Fonte »
Tutto ha inizio nel 2009, all’indomani dell’operazione israeliana «Piombo fuso» nella città di Gaza (2008-2009). La Palestina lancia un’offensiva diplomatica: rivendica la propria sovranità statale e con una dichiarazione inviata alla CPI s’impegna ad accettare la giurisdizione della Corte, a patto che quest’ultima avvii un’inchiesta per i crimini commessi dall’esercito israeliano1. Tale atto ha come scopo quello di determinare in primo luogo se la Palestina sia uno Stato a tutti gli effetti, poiché solo uno Stato riconosciuto è autorizzato a far parte dello Statuto di Roma2.

Compito » Prosegui il testo sulla Palestina e la Corte penale internazionale dal punto in cui si ferma. I record hanno un'origine diversa da quella del testo.

Record riportati »
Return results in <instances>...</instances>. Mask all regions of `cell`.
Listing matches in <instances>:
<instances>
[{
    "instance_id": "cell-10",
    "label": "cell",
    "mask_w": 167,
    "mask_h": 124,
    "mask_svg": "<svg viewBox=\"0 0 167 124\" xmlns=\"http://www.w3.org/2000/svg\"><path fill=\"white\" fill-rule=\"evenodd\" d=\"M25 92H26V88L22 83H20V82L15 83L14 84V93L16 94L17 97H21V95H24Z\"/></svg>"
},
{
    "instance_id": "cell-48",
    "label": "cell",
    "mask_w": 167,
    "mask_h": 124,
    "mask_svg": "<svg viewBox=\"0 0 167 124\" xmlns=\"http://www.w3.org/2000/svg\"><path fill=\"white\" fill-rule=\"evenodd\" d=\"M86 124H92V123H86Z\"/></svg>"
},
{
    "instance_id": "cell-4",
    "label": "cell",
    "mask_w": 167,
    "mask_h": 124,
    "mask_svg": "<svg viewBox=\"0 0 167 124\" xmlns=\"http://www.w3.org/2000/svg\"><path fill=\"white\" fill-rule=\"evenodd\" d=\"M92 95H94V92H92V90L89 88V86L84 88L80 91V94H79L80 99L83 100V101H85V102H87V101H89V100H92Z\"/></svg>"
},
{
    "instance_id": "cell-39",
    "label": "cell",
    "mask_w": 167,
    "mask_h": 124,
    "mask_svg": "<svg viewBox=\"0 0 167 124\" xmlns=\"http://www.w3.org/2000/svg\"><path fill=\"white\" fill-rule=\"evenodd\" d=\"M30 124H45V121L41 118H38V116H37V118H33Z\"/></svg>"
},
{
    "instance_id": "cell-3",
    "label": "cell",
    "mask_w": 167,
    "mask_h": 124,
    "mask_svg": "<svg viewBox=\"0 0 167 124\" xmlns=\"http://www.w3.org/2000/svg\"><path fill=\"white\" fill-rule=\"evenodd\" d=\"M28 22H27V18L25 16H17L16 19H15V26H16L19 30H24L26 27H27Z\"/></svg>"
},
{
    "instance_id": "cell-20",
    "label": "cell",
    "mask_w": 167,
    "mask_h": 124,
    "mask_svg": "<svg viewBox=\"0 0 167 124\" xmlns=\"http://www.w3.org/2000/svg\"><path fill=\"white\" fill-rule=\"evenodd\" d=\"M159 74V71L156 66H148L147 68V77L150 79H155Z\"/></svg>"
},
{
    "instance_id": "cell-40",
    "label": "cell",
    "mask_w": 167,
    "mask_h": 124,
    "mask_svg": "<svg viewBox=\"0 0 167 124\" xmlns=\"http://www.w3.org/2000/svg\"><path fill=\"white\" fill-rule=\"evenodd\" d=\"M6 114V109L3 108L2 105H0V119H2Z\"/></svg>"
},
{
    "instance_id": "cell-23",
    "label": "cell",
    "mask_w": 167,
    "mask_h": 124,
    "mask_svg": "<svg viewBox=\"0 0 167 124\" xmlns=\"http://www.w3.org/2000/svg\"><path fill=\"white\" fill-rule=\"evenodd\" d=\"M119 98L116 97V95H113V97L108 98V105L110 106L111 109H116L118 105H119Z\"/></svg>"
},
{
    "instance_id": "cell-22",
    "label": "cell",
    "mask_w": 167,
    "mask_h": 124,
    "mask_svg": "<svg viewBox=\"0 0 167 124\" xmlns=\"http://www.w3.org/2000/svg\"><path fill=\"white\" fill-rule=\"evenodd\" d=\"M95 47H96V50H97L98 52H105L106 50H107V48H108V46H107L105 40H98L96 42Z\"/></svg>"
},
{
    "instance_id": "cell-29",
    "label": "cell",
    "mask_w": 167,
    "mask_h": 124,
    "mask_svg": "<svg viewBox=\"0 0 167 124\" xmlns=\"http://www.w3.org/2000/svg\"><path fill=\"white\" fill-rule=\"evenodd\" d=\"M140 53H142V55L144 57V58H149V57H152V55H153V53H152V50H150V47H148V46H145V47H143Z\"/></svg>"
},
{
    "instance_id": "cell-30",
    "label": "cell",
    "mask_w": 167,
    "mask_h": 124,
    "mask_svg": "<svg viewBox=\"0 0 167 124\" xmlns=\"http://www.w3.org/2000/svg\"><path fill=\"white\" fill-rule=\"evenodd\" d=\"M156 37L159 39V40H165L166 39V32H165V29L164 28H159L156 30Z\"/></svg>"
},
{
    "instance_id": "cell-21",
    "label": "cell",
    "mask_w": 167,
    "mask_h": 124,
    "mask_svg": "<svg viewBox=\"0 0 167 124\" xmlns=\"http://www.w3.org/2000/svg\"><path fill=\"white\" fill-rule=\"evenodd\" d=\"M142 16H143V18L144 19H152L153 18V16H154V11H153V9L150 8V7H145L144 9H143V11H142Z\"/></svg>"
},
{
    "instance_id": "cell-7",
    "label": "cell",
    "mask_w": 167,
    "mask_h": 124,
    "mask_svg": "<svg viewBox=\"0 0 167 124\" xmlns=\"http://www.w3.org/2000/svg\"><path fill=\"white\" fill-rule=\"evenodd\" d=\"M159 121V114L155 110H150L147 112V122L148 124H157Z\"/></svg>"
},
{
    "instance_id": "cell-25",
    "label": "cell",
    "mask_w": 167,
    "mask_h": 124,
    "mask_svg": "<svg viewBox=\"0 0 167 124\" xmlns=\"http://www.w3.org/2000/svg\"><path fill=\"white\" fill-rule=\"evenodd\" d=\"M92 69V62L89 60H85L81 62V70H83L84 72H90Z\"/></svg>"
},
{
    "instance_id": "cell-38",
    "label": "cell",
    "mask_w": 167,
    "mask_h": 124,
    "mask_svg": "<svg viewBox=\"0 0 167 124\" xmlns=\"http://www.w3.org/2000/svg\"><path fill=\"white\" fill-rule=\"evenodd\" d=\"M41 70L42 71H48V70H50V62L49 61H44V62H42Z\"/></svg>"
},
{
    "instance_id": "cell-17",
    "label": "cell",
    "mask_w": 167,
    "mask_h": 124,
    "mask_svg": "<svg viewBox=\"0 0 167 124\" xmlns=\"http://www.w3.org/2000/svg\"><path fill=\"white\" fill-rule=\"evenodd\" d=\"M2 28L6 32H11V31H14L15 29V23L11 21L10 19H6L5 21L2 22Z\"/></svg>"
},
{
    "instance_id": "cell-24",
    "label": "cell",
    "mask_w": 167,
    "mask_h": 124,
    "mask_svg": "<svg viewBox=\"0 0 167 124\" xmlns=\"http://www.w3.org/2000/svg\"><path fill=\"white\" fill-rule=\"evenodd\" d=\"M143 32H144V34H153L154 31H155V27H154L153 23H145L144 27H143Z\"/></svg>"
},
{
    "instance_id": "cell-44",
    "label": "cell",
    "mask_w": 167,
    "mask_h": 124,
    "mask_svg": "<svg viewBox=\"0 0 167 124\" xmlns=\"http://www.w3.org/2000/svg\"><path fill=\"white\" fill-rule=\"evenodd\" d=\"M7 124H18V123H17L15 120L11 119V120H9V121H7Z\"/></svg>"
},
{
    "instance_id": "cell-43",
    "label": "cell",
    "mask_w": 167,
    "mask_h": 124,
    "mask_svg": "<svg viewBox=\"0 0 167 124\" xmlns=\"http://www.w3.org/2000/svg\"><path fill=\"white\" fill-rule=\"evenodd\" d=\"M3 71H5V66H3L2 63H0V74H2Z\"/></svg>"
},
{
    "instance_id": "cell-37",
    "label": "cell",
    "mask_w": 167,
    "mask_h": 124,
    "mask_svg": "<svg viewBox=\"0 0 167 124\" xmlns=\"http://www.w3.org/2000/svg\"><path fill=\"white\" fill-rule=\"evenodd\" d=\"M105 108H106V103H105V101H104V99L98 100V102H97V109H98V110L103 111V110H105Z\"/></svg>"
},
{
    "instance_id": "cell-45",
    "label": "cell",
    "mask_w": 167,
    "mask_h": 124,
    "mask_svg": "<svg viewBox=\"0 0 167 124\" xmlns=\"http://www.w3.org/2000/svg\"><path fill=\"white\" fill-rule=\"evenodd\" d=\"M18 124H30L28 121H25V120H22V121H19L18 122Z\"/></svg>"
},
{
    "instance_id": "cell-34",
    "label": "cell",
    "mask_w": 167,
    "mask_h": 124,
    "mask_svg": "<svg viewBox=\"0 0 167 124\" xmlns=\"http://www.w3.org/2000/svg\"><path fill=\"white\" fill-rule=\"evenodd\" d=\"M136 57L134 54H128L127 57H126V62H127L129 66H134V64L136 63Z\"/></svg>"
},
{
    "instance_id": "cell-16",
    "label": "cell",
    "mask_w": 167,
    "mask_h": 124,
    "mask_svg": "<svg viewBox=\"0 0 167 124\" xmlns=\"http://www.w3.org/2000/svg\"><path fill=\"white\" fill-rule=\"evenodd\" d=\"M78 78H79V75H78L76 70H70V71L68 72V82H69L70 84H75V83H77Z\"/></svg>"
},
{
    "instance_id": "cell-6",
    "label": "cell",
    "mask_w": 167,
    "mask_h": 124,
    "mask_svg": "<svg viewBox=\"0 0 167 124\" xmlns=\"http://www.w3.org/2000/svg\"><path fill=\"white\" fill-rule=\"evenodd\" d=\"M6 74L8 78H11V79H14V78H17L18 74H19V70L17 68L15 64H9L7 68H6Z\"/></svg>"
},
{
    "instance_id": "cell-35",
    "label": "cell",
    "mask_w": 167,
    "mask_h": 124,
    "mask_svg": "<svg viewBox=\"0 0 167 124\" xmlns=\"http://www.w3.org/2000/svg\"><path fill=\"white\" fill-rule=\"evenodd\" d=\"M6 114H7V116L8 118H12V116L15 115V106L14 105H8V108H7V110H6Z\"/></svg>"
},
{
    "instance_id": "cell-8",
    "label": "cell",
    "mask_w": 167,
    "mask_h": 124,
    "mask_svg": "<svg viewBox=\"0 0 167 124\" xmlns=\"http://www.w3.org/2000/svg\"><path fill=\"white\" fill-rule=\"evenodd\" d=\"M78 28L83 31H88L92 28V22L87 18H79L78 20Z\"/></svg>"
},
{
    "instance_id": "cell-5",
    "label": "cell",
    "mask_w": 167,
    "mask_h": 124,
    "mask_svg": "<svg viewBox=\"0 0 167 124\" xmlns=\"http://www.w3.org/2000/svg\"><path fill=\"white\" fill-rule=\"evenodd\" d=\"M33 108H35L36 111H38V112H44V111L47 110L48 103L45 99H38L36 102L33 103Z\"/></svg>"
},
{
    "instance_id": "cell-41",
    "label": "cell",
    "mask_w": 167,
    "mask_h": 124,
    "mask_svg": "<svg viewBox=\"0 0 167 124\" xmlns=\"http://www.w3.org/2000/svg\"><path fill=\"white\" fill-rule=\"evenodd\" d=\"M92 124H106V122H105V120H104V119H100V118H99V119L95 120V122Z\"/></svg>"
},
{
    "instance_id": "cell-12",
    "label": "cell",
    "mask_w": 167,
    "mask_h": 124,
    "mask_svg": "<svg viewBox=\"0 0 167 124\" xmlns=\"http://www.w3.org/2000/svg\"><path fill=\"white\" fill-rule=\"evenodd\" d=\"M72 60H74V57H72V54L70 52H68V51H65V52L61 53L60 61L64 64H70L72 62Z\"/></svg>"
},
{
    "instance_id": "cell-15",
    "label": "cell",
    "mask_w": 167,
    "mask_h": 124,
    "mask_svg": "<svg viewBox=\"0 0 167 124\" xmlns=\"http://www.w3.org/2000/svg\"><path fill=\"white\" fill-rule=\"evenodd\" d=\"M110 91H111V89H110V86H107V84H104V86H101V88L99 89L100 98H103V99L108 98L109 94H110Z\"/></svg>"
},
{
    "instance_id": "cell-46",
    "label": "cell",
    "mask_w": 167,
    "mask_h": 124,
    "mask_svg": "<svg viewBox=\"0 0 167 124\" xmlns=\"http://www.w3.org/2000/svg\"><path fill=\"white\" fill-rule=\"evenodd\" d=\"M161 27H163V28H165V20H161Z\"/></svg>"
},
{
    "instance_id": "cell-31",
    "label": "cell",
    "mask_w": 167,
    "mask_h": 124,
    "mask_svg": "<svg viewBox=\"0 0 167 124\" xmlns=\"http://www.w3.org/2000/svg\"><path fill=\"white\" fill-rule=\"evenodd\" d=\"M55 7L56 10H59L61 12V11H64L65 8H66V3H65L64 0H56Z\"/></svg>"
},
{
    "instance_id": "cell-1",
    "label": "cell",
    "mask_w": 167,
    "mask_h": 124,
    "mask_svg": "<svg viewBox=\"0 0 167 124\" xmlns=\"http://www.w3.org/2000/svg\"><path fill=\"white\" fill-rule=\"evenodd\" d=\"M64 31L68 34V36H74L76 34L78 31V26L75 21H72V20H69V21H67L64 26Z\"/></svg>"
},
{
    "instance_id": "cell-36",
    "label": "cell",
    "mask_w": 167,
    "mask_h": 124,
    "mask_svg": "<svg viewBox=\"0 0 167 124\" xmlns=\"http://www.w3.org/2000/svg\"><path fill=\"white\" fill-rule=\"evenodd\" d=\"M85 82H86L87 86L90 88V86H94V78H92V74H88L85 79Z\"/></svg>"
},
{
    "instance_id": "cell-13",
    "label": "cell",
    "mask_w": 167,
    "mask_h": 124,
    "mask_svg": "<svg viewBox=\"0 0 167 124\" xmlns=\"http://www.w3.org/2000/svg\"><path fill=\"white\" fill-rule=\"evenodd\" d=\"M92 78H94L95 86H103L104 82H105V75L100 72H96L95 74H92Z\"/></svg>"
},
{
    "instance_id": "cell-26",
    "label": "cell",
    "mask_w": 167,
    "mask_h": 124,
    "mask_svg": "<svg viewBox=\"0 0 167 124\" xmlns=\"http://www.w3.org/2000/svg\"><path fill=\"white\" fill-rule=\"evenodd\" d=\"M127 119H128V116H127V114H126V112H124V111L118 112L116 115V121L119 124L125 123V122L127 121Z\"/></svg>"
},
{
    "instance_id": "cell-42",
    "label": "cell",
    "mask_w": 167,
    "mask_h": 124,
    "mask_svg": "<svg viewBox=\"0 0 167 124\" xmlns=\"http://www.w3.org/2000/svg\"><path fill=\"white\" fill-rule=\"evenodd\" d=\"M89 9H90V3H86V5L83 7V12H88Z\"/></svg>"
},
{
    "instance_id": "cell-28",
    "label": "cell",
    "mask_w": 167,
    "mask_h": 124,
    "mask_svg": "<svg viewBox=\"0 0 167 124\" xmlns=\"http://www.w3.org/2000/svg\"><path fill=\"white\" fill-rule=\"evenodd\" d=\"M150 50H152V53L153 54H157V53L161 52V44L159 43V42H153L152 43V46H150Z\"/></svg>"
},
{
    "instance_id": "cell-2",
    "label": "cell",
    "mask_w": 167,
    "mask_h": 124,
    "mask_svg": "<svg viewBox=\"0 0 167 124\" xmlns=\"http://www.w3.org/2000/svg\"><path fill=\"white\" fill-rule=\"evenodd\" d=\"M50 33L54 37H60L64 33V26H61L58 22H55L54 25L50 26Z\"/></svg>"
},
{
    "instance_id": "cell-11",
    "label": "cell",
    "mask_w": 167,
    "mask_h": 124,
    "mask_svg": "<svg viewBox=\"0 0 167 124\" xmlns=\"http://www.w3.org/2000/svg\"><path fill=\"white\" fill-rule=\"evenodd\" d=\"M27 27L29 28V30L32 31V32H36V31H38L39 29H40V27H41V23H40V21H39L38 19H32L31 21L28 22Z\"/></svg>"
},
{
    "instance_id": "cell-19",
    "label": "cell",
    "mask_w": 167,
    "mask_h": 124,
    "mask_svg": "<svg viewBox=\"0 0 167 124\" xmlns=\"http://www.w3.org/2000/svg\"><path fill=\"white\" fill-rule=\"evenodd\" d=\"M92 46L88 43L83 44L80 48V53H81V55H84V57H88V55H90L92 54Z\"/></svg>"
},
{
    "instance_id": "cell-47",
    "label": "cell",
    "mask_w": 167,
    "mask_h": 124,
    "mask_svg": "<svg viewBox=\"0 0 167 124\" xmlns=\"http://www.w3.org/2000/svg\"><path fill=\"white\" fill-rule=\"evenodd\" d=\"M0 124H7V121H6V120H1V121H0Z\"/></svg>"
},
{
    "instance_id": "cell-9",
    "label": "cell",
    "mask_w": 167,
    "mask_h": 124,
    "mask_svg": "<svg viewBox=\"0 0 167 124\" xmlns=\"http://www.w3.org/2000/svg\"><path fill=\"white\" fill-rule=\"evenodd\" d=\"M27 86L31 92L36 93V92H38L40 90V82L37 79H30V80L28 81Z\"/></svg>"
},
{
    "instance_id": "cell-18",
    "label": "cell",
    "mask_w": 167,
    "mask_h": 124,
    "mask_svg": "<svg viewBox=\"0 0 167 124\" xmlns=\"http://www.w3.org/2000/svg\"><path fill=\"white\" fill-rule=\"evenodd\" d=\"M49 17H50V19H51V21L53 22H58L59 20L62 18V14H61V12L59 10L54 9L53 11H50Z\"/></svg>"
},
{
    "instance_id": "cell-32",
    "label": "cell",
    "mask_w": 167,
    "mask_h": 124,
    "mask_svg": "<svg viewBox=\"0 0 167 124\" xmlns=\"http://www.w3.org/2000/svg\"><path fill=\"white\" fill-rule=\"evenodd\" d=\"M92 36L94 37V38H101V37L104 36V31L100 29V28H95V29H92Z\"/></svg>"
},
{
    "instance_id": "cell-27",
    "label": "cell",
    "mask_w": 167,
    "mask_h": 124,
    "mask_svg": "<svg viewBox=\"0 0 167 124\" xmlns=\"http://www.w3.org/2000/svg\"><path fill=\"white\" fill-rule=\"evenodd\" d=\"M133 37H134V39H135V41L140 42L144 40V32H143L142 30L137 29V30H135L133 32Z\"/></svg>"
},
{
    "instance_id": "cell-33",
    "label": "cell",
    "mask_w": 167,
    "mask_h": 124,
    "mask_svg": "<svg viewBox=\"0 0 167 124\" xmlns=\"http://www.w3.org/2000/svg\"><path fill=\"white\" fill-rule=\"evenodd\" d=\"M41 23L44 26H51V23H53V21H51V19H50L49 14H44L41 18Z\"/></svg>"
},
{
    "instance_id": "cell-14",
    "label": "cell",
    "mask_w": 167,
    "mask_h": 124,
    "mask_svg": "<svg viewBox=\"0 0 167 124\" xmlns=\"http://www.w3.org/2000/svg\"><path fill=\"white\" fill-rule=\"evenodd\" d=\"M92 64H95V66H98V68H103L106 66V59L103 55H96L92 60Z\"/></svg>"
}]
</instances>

Risposta »
2009-2014 : il riconoscimento dello Stato Palestinese
Presa in carico la questione, è l’Ufficio del procuratore (OTP) della Corte penale internazionale ad avanzare la richiesta di contribuire con pubblicazioni e studi per poter risolvere questo complicato problema di diritto internazionale. Ne arrivano decine da parte di ONG, università o giuristi che vengono trasmessi e pubblicati sul sito della CPI. Intanto, la Palestina è diventata membro dell’Unesco (ottobre 2011) ed ha intrapreso azioni presso l’ONU per diventare uno Stato membro poi, di fronte al veto degli Stati Uniti, «Stato osservatore». La richiesta andrà a buon fine solo nel novembre 2012 per il voto della risoluzione 67/19 dell’Assemblea generale.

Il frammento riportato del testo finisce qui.